POUR CES MOTIFS, LE TRIBUNAL :

[11]           REJETTE la demande de moyen déclinatoire présentée par la défenderesse;

[12]           AVEC FRAIS de justice contre la défenderesse.

 

 

 

 

 

__________________________________

ALAIN MICHAUD, j.c.s.

 

 

Me Élodie Drolet-French

Jean-François Bertrand Avocats inc.

1394, avenue Maguire, bureau 200

Québec (Québec) G1T 1Z3

Pour les demandeurs

 

Me Imane Melab

Arsenault Dufresne Wee Avocats

3565, rue Berri, bureau 240

Montréal (Québec) H2L 4G3

Pour la défenderesse

 

 

Date d’audience :

 17 février 2022

 


[1]  Selon la publication Instagram P-11.

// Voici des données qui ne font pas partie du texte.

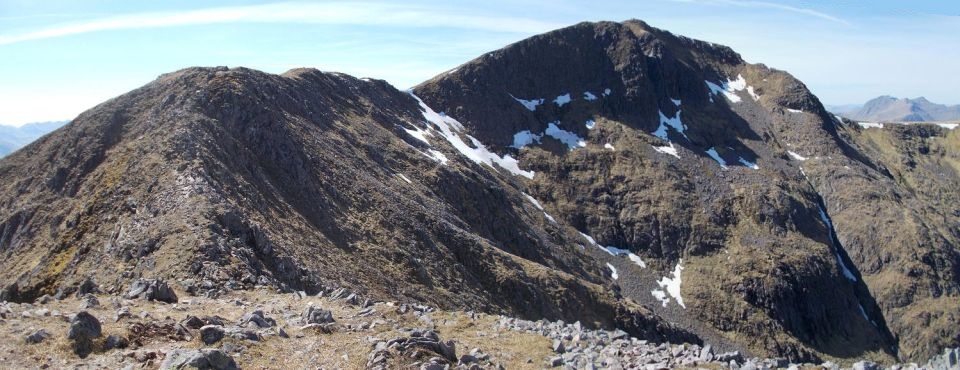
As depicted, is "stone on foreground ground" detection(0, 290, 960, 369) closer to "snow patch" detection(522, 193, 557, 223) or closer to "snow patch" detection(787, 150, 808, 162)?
"snow patch" detection(522, 193, 557, 223)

[2]  Dénonciation du moyen déclinatoire, paragr. 2.

[3]  Id., paragr. 3.

[4]  Corporation Capital Kilkenny c. IOS Services géoscientifiques inc., 2013 QCCA 1354, paragr. 8.

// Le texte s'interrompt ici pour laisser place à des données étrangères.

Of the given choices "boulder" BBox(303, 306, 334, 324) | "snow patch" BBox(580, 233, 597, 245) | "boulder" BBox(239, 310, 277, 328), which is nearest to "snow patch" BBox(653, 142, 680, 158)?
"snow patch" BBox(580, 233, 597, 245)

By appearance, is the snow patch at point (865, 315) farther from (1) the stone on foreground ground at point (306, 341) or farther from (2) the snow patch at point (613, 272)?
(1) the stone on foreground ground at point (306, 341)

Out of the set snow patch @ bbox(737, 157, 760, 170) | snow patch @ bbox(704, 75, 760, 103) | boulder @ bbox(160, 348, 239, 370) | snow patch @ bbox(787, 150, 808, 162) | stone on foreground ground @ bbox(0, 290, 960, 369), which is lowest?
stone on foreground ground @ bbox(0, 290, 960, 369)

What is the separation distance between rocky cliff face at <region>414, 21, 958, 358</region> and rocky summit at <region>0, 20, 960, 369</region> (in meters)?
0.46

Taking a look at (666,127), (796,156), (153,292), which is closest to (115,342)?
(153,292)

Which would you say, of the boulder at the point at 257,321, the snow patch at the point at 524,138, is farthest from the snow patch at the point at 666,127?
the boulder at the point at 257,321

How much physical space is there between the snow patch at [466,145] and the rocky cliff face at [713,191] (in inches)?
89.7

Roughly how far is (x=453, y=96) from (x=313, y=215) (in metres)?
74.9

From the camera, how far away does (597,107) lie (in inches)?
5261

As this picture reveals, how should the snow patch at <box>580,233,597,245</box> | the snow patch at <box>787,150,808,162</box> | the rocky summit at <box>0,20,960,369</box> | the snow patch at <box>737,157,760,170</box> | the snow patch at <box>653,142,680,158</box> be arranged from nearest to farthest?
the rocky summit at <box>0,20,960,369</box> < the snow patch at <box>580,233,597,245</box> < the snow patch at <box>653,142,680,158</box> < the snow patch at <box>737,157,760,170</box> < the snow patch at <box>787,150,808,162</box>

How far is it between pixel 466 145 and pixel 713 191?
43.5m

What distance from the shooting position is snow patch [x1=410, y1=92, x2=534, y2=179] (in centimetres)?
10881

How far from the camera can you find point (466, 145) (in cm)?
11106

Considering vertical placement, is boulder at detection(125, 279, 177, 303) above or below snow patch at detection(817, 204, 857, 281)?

[5]  Tel qu’il appert de la simple lecture du paragraphe 42 (2) C.p.c., et sans nul besoin de référer à la jurisprudence rendue sur le sujet.

[6]  Selon les Commentaires de la ministre de la Justice, repris par le juge Jocelyn-F. Rancourt dans Bergeron c. Écomaris, 2016 QCCS 546, paragr. 29.

[7] S’agissant simplement, pour le Tribunal, de vérifier si la juridiction choisie constitue l’un des lieux où le préjudice s’est manifesté.

[8]  Groupe TVA inc. c. Boulanger, 2020 QCCA 1575, paragr. 50 et 51.